Pesan 2 Tiket Kapal Laut, Buronan Asral Sempat Kecoh Petugas saat Akan Ditangkap Kejaksaan

dewi umaryati ยท Senin, 11 Januari 2021 - 15:30:00 WITA
Pesan 2 Tiket Kapal Laut, Buronan Asral Sempat Kecoh Petugas saat Akan Ditangkap Kejaksaan
Petugas Tim Tangkap Buron (Tabur) membawa buronan Asral yang tersangkut kasus pemalsuan surat jual beli vila di Bali ke Kantor Kejaksaan Negeri (Kejari) Batam sebelum dibawa ke Bali. (Foto : Kejati Bali)

DENPASAR, iNews.id – Pelarian terpidana kasus pemalsuan surat jual beli vila di Bali bernama Asral berakhir.

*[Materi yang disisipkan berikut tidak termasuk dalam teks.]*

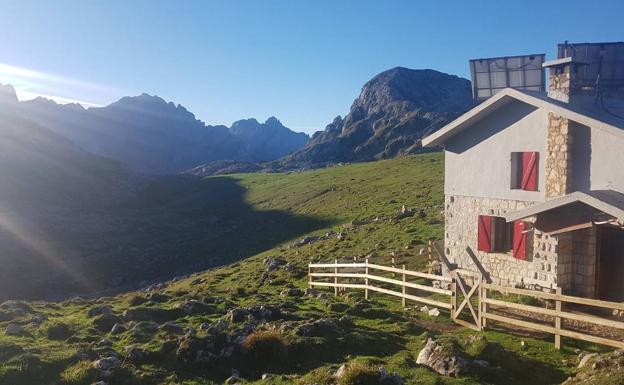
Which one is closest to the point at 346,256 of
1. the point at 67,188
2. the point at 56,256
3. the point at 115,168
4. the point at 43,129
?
the point at 56,256

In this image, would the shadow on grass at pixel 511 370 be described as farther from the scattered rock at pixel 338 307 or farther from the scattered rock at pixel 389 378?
the scattered rock at pixel 338 307

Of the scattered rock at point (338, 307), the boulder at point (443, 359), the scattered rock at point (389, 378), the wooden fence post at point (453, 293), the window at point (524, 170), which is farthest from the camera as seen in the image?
the scattered rock at point (338, 307)

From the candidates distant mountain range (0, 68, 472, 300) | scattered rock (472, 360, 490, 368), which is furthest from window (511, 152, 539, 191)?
distant mountain range (0, 68, 472, 300)

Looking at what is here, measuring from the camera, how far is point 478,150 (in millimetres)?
24141

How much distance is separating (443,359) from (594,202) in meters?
7.74

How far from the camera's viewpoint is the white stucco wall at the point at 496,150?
21.2m

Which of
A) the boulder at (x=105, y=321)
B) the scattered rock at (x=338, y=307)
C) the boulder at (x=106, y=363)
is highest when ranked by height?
the boulder at (x=106, y=363)

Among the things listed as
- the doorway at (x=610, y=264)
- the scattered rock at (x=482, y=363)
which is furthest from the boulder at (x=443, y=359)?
the doorway at (x=610, y=264)

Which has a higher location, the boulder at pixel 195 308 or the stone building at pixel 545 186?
the stone building at pixel 545 186

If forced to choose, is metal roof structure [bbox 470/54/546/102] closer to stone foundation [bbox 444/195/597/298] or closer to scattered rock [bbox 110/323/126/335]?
stone foundation [bbox 444/195/597/298]

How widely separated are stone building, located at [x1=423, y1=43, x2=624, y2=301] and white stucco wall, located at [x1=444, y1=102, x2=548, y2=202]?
4 cm

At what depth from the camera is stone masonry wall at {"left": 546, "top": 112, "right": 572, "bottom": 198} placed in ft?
64.4

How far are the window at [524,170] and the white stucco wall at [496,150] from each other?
0.54ft

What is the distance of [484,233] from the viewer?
23297 mm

Petugas dari tim tangkap buron (tabur) menangkap terpidana 4 tahun 6 bulan ini di Perumahan Citra Indah, Kota Batam, Kepulauan Riau dibantu petugas dari satuan reserse dan kriminal Polresta Barelang, Minggu (10/1/2021).

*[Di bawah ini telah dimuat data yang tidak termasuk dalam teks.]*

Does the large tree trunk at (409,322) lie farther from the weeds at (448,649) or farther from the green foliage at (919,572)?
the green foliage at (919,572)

Saat menangkap buronan Tri Endang Astuti di Perum Tropicana Residence Blok C-2 10-11, Kota Batam, Kepulauan Riau pada Jumat (8/1/2021), petugas meyakini ada Asral yang juga suami Endang di rumah itu.

“Seharusnya Asral diringkus saat petugas menangkap istrinya Tri Endang Astuti di rumahnya. Namun yang bersangkutan berhasil mengecoh petugas,” kata Kasipenkum Kejaksaan Tinggi (Kejati) Bali, A Luga Harlianto, Senin (11/1/2021).

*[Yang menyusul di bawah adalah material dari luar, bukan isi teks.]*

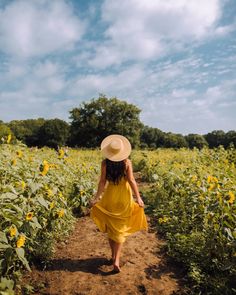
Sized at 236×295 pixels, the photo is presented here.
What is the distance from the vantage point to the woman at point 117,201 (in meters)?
3.38

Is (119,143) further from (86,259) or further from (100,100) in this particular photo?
(100,100)

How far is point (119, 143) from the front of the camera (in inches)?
135

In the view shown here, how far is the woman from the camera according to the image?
3.38 metres

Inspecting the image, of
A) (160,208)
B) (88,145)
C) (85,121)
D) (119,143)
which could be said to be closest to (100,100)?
(85,121)

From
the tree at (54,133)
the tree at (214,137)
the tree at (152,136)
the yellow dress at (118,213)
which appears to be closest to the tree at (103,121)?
the tree at (54,133)

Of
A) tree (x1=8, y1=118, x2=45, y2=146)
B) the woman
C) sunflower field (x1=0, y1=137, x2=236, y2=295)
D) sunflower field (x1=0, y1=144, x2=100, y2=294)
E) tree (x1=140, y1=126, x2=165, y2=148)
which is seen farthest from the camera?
tree (x1=140, y1=126, x2=165, y2=148)

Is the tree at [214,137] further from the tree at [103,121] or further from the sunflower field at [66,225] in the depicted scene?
the sunflower field at [66,225]

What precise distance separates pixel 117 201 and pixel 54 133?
38.8 meters

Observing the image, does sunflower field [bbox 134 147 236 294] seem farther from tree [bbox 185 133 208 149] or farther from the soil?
tree [bbox 185 133 208 149]

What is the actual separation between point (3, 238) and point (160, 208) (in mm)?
3741

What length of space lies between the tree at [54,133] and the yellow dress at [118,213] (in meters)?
36.8

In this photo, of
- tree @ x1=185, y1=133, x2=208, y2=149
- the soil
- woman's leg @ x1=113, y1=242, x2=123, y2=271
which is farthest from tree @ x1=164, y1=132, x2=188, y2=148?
woman's leg @ x1=113, y1=242, x2=123, y2=271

Asral berhasil lolos dari pantauan petugas kejaksaan dengan memesan dua tiket kapal laut jurusan Tanjung Balai Karimun. 

Setelah petugas mengejar ke Tanjung Balai Karimun dan mengecek daftar manifest kapal, tercantum nama Asral namun tidak menemukan buronan itu didalamnya. 

“Petugas justru menemukan dua adik Asral ada di kapal itu,” kata Luga. 

Menurut Luga, Asral diduga memiliki peran yang cukup penting dalam kasus pemalsuan surat jual beli vila di Bali ini, dengan kerugian mencapai Rp38 miliar.

“Peran terpidana Asral dalam kasus ini cukup besar dan penting. Informasi detailnya akan saya sampaikan saat yang bersangkutan tiba di Bali dan dieksekusi ke Rutan Gianyar,” katanya.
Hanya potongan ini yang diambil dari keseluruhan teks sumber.